2 MAY, 2023
Por Luis Lopez Vivas

Con siete millones de kilómetros cuadrados, la selva amazónica es la mayor formación forestal del mundo y ocupa cerca de la mitad del territorio brasileño. Según el Programa de las Naciones Unidas para el Medio Ambiente (PNUMA), Brasil es el país con mayor biodiversidad del mundo. Se calcula que alberga entre el 15% y el 20% de la biodiversidad total del planeta.
Además, Brasil posee con diferencia las mayores reservas de agua dulce superficial del mundo, que alimentan el sistema hidroeléctrico del país. Desde la restauración de la democracia en los años 80, el Estado ha tomado medidas para proteger los vastos recursos naturales del país. Especialmente emblemática fue la introducción del sistema nacional de unidades de conservación en 2000. Estas denominadas "áreas protegidas" cubren alrededor del 15% de la superficie terrestre de Brasil.
A pesar de los esfuerzos legislativos, desde 2000 se ha destruido el 8% de la Amazonia, una superficie mayor que España. La producción de soja, la ganadería y la tala ilegal son los principales motores de la deforestación. Por desgracia, la tala de bosques ha repuntado en los últimos años bajo la administración del expresidente Jair Bolsonaro. Durante su mandato de cuatro años (2019-2022), Brasil perdió 45.000 kilómetros cuadrados de selva tropical, un asombroso aumento del 60% con respecto a los cuatro años anteriores (Recuadro 1). Si esta tendencia continúa, el Amazonas pronto podría alcanzar un punto crítico de "dieback", en el que el bosque se seca y se convierte en una sabana. Esto tendría consecuencias de gran alcance para la biodiversidad y el cambio climático.
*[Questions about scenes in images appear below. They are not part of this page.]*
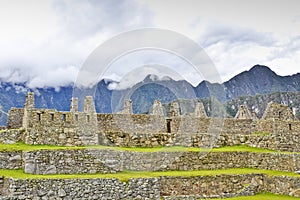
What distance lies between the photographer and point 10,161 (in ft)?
53.3

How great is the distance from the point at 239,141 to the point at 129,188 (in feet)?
24.2

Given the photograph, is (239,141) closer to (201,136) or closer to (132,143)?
(201,136)

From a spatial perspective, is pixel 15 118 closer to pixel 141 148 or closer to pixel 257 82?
pixel 141 148

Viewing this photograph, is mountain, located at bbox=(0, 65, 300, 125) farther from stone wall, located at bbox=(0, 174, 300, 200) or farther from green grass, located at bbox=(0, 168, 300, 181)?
stone wall, located at bbox=(0, 174, 300, 200)

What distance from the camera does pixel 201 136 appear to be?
63.8 ft

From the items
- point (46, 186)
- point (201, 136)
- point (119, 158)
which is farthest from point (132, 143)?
point (46, 186)

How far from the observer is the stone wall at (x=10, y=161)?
16156 mm

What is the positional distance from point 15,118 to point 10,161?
6.74 metres

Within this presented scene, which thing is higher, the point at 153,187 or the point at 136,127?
the point at 136,127

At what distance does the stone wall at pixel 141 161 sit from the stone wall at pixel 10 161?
56 cm

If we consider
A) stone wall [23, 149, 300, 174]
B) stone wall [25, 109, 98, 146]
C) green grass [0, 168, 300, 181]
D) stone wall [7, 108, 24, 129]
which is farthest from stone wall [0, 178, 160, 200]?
stone wall [7, 108, 24, 129]

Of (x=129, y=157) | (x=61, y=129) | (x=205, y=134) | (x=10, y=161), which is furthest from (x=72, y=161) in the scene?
(x=205, y=134)

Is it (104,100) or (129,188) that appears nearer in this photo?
(129,188)

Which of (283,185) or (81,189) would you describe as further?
(283,185)
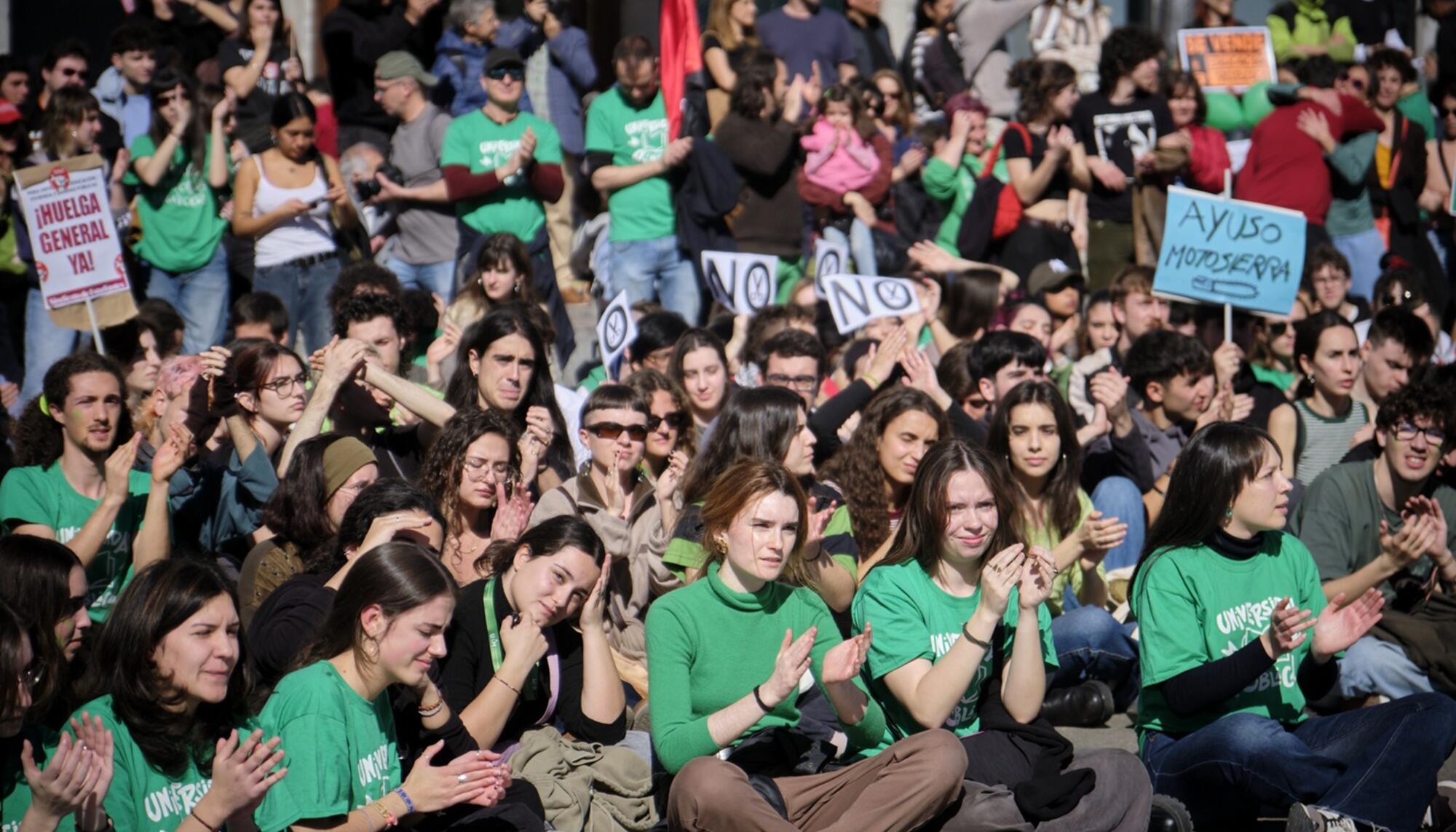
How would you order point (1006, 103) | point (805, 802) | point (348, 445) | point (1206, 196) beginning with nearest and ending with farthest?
point (805, 802), point (348, 445), point (1206, 196), point (1006, 103)

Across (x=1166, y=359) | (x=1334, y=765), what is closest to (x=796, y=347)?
(x=1166, y=359)

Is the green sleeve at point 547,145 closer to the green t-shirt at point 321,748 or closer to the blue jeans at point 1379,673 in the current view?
the blue jeans at point 1379,673

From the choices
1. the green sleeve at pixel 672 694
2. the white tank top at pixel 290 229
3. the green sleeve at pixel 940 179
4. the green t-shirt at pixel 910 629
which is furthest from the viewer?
the green sleeve at pixel 940 179

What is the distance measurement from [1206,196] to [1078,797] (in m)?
4.97

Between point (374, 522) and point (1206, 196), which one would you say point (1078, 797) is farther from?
point (1206, 196)

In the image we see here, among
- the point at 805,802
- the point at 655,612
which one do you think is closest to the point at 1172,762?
the point at 805,802

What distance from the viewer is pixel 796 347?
311 inches

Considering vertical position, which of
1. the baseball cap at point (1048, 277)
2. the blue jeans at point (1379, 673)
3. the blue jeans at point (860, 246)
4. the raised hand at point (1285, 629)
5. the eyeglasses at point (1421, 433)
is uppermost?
the raised hand at point (1285, 629)

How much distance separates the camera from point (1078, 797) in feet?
16.7

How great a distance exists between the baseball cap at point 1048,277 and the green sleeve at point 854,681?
5.38 m

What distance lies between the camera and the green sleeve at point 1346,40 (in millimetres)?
14031

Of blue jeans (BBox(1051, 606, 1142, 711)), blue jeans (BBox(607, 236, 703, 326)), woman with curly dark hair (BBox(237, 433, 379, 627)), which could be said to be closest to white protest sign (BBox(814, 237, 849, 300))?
blue jeans (BBox(607, 236, 703, 326))

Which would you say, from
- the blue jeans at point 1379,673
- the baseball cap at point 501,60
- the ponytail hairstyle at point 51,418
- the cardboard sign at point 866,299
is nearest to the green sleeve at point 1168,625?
the blue jeans at point 1379,673

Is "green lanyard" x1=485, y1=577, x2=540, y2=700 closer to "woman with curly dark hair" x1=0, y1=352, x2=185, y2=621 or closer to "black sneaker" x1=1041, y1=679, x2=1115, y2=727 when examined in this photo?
"woman with curly dark hair" x1=0, y1=352, x2=185, y2=621
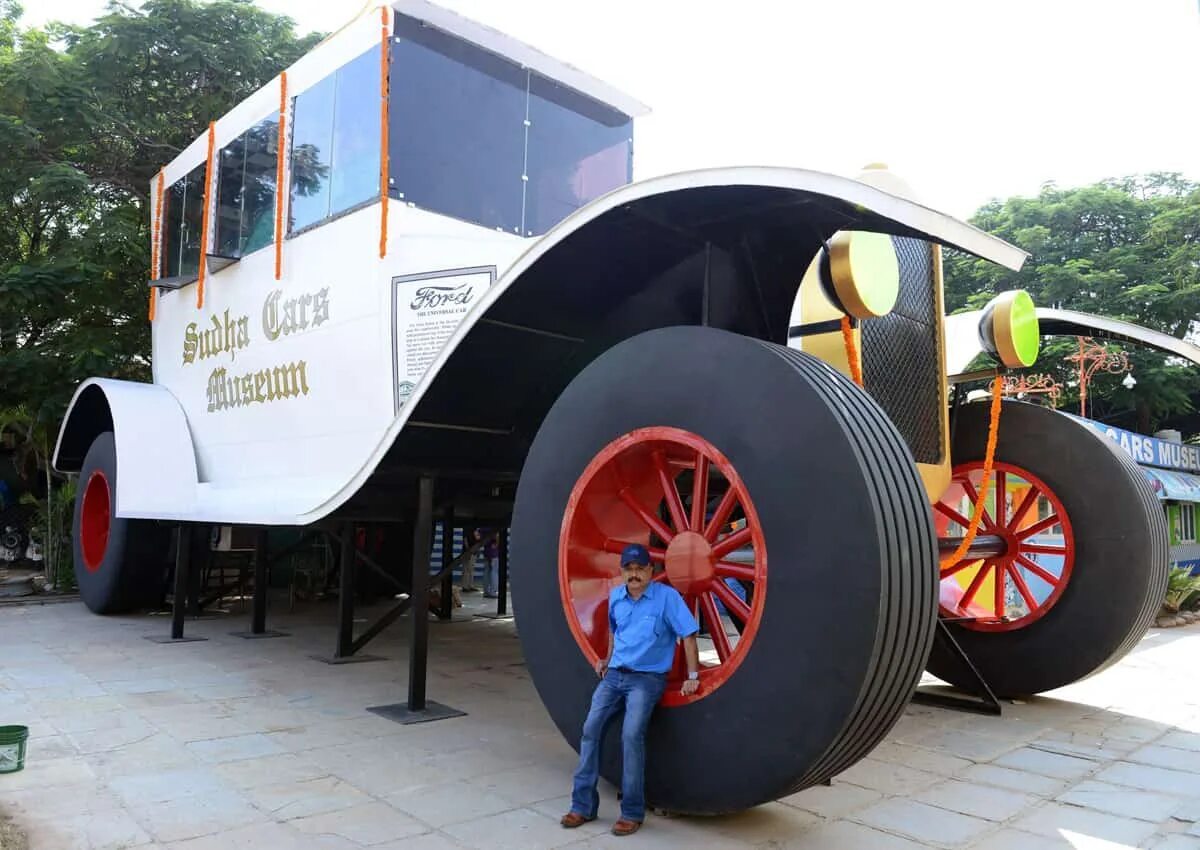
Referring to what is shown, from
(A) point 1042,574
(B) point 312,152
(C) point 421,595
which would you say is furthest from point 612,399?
(B) point 312,152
Pero hay esperanzas de que la reelección de Luiz Inácio Lula da Silva (conocido como Lula) como Presidente de Brasil pueda ayudar a revertir una vez más los importantes desmontes y pérdidas de biodiversidad en Brasil.
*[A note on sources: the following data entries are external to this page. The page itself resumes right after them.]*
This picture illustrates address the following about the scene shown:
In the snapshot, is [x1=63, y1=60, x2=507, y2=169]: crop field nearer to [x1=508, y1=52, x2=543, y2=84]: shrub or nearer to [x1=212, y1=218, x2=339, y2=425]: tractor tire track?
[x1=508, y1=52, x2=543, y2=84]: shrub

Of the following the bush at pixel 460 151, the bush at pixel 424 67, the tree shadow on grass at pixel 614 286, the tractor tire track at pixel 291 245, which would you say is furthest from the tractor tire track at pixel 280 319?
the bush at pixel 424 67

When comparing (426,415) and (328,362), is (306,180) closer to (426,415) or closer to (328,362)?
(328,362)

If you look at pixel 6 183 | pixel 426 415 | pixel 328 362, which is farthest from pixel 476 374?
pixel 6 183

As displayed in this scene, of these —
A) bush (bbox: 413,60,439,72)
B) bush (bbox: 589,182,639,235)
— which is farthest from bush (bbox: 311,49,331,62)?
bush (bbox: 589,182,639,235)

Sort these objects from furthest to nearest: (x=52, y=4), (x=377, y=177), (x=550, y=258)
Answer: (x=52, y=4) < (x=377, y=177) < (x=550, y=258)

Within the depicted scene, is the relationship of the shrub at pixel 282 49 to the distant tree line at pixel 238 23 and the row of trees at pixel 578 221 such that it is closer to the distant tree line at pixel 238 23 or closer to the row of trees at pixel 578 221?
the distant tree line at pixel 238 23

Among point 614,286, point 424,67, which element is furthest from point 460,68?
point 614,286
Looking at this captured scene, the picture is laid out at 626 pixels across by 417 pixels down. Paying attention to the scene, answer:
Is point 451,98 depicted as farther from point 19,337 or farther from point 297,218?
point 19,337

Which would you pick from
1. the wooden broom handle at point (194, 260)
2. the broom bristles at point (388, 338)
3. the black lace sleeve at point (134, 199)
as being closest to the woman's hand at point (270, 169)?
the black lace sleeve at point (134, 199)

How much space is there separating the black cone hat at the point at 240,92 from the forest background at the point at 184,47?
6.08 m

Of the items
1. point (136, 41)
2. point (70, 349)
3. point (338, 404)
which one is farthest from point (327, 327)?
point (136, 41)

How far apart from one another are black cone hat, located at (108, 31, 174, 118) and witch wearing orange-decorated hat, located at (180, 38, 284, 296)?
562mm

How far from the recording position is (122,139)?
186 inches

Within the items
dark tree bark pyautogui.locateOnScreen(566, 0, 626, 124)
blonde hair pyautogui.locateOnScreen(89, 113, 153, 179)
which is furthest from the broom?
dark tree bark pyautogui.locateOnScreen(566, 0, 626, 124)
Recuadro 1: Deforestación medida mediante imágenes de satélite
Deforestación en Brasil
(Kilómetros cuadrados)

La reciente victoria de Lula fue recibida con alivio por los activistas del clima de todo el mundo, ya que el líder de izquierdas prometió proteger la Amazonia y revertir algunas de las políticas de su predecesor. Durante los dos mandatos anteriores de Lula como Presidente (2003-2010), se produjo un fuerte descenso de la pérdida de bosques y un aumento del número de áreas protegidas. Sin embargo, está por ver si Lula será capaz de cumplir sus promesas, dado el contexto político y económico tan diferente. A diferencia de antes, los partidos de izquierda no tienen mayoría en el fragmentado Congreso nacional. Además, la ralentización de la economía crea incentivos adicionales para el desmonte.
La reciente victoria de Lula será probablemente un punto de inflexión para las políticas medioambientales de Brasil tras cuatro años de degradación de las medidas de protección del clima durante el gobierno de Bolsonaro que provocaron importantes daños medioambientales. El compromiso de Lula de lograr la deforestación neta cero y eliminar las emisiones de gases procedentes de la generación de electricidad tendrá un impacto significativo en la Amazonia y, en consecuencia, en la lucha mundial contra el cambio climático y la preservación de la biodiversidad.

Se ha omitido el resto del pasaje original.